[Work instructions] Select and copy out every line in the records containing "process".
++++ Data ++++
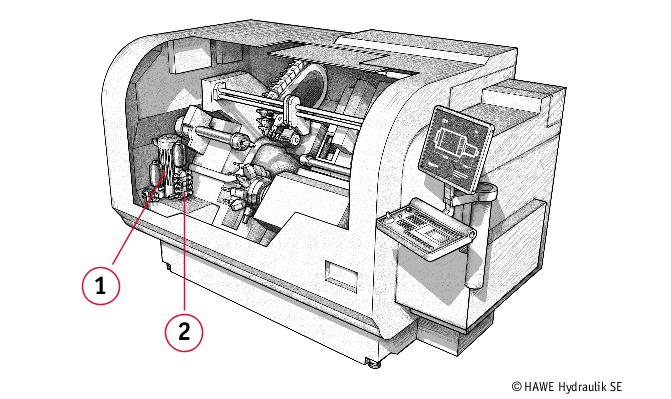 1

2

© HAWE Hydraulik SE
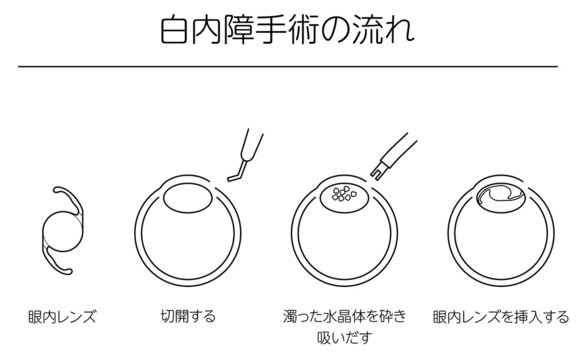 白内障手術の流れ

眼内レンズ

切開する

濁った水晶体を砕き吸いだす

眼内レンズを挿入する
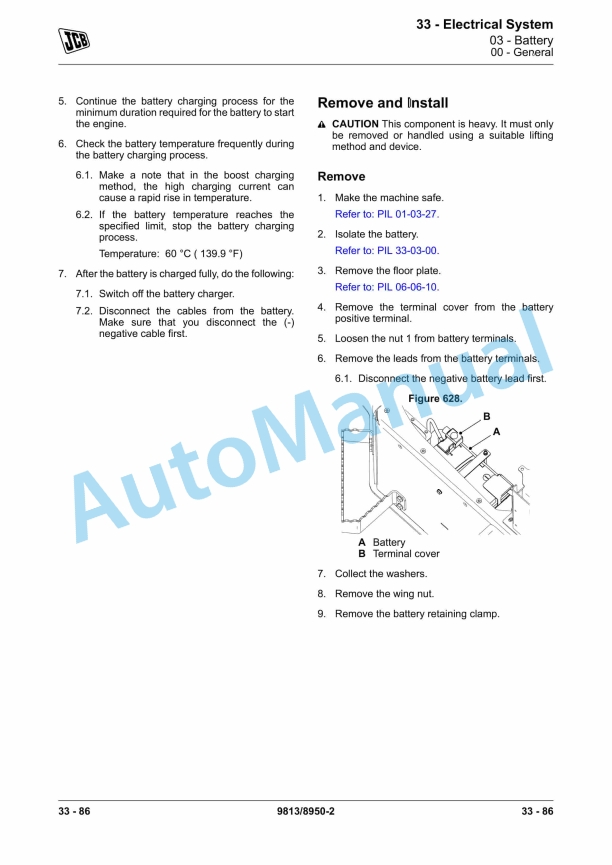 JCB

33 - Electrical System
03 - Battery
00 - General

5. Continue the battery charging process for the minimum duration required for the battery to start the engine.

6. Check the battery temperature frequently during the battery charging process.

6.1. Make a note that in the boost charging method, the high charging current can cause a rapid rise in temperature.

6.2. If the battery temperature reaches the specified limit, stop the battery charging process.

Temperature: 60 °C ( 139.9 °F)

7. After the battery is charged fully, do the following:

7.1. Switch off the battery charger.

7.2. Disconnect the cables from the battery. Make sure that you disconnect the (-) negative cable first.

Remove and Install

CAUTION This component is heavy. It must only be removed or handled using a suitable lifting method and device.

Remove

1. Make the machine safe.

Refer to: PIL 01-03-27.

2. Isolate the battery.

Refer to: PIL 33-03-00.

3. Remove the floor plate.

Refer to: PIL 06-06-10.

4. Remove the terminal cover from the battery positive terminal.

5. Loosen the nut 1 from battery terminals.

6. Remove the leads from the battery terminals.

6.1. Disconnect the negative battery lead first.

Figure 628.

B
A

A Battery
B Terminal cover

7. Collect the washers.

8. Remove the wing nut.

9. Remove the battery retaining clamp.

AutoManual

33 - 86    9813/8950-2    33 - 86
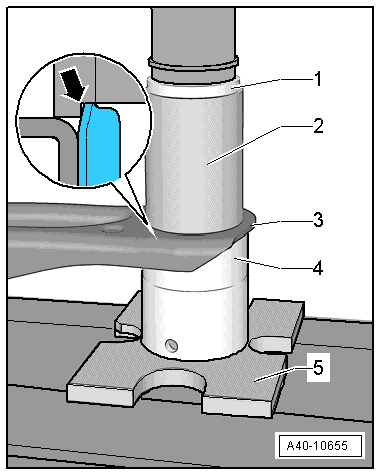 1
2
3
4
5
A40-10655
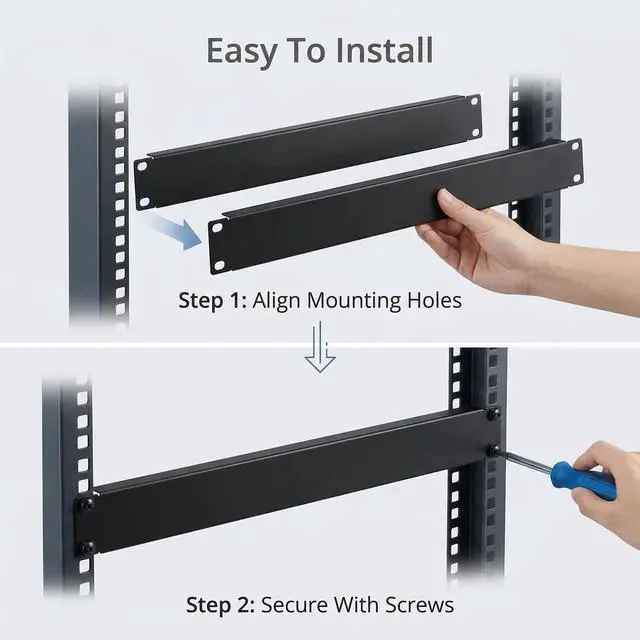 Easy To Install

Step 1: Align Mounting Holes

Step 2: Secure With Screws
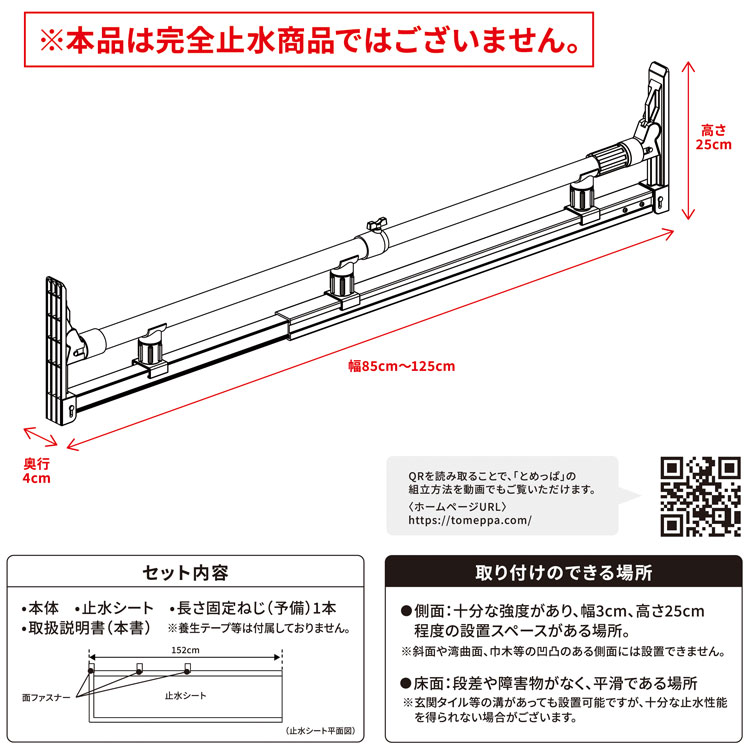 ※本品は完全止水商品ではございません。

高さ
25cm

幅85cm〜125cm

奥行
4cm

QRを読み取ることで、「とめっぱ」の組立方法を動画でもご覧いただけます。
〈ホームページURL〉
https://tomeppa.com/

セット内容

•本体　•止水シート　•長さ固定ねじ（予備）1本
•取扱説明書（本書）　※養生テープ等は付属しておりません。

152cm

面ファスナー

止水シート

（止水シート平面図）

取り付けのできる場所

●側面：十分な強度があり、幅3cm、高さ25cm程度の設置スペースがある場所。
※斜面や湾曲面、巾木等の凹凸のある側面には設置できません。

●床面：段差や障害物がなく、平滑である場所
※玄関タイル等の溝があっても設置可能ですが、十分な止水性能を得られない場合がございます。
++++
[Response for this exercise]
5. Continue the battery charging process for the minimum duration required for the battery to start the engine.
6. Check the battery temperature frequently during the battery charging process.
6.2. If the battery temperature reaches the specified limit, stop the battery charging process.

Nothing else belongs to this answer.